Interactions between proteins bound to biomembranes

TL;DR

This paper presents an exact analytical model for membrane-mediated interactions between proteins on fluid membranes with tension, revealing repulsive forces at nanometer scales and implications for cellular processes.

Contribution

It provides the first exact solution for protein interactions on tense membranes, highlighting differences from tensionless cases and exploring effects of shape asymmetry.

Findings

Repulsive interactions extend over tens of nanometers.

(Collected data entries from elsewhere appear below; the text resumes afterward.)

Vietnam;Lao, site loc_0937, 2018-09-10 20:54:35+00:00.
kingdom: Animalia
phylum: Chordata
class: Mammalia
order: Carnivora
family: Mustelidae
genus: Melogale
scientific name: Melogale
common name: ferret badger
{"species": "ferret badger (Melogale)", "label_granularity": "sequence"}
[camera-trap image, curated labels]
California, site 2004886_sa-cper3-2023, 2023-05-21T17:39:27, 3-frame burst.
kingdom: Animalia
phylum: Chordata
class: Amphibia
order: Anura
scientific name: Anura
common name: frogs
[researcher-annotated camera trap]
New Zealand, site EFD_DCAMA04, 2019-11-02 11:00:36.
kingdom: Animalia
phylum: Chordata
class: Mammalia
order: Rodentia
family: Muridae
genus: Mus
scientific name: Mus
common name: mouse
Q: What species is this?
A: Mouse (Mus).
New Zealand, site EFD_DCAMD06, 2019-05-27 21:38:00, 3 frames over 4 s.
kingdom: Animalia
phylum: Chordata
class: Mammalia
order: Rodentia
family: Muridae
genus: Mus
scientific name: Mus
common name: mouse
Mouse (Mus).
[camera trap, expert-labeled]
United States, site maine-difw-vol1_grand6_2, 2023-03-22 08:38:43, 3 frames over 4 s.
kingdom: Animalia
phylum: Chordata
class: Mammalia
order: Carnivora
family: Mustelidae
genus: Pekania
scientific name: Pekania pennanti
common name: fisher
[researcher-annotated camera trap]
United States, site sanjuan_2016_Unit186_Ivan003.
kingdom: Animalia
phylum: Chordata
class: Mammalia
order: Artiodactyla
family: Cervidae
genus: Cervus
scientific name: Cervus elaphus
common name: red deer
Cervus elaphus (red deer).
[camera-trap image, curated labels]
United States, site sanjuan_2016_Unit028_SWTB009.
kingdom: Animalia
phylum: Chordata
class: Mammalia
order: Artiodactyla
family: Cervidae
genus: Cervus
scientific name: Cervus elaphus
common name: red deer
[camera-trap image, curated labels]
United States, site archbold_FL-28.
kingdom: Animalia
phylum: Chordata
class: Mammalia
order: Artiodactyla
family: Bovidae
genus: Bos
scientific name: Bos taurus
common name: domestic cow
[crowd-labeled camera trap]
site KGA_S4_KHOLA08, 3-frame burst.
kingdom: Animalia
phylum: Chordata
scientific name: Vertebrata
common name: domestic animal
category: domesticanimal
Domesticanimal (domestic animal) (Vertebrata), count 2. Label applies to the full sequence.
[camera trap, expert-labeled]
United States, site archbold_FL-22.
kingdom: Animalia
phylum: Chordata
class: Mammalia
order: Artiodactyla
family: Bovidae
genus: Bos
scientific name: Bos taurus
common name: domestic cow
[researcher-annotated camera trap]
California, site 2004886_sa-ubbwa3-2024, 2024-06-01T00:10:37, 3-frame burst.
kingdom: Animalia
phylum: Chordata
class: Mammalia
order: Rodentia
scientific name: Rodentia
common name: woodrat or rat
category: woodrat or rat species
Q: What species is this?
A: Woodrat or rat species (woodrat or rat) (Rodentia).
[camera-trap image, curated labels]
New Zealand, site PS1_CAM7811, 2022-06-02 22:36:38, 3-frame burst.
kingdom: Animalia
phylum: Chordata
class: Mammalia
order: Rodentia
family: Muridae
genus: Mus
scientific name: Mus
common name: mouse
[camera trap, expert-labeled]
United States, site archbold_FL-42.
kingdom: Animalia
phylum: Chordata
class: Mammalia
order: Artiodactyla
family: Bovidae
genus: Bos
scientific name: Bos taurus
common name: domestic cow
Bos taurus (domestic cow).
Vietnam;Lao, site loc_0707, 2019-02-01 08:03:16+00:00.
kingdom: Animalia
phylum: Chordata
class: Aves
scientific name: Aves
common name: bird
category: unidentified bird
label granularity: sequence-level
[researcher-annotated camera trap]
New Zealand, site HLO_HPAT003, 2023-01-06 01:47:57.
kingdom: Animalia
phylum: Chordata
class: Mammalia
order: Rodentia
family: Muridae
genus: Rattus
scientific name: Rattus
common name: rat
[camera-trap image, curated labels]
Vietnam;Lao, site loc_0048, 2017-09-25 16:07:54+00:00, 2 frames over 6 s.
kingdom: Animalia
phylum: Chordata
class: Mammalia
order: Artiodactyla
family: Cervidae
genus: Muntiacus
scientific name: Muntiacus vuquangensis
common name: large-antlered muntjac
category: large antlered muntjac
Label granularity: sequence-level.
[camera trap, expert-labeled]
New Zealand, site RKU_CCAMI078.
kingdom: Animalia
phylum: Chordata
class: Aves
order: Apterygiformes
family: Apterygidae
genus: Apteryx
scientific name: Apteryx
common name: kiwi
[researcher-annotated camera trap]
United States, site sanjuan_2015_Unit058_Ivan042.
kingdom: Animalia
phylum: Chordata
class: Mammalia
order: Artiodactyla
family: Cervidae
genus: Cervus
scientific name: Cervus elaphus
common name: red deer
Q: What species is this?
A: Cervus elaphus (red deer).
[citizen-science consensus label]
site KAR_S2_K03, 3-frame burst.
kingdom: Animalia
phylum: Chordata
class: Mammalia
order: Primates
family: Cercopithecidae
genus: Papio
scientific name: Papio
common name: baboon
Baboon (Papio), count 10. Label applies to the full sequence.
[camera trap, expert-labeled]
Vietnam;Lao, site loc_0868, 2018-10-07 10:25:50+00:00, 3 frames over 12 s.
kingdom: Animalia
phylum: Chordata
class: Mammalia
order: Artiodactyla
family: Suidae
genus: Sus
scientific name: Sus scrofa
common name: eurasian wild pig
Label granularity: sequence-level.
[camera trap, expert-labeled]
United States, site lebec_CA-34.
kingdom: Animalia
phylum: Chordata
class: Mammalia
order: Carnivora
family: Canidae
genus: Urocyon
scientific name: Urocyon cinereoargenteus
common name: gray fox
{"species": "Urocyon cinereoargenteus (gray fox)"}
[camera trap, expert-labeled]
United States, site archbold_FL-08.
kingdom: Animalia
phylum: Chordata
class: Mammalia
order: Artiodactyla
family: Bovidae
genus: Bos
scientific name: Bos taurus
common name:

Membrane tension alters interaction from attraction to repulsion.

Asymmetric inclusions exhibit long-range attractive forces.

Abstract

We study a physical model for the interaction between general inclusions bound to fluid membranes that possess finite tension, as well as the usual bending rigidity. We are motivated by an interest in proteins bound to cell membranes that apply forces to these membranes, due to either entropic or direct chemical interactions. We find an exact analytic solution for the repulsive interaction between two similar circularly symmetric inclusions. This repulsion extends over length scales of order tens of nanometers, and contrasts with the membrane-mediated contact attraction for similar inclusions on tensionless membranes. For non circularly symmetric inclusions we study the small, algebraically long-ranged, attractive contribution to the force that arises. We discuss the relevance of our results to biological phenomena, such as the budding of caveolae from cell membranes and the striations that are observed on their coats.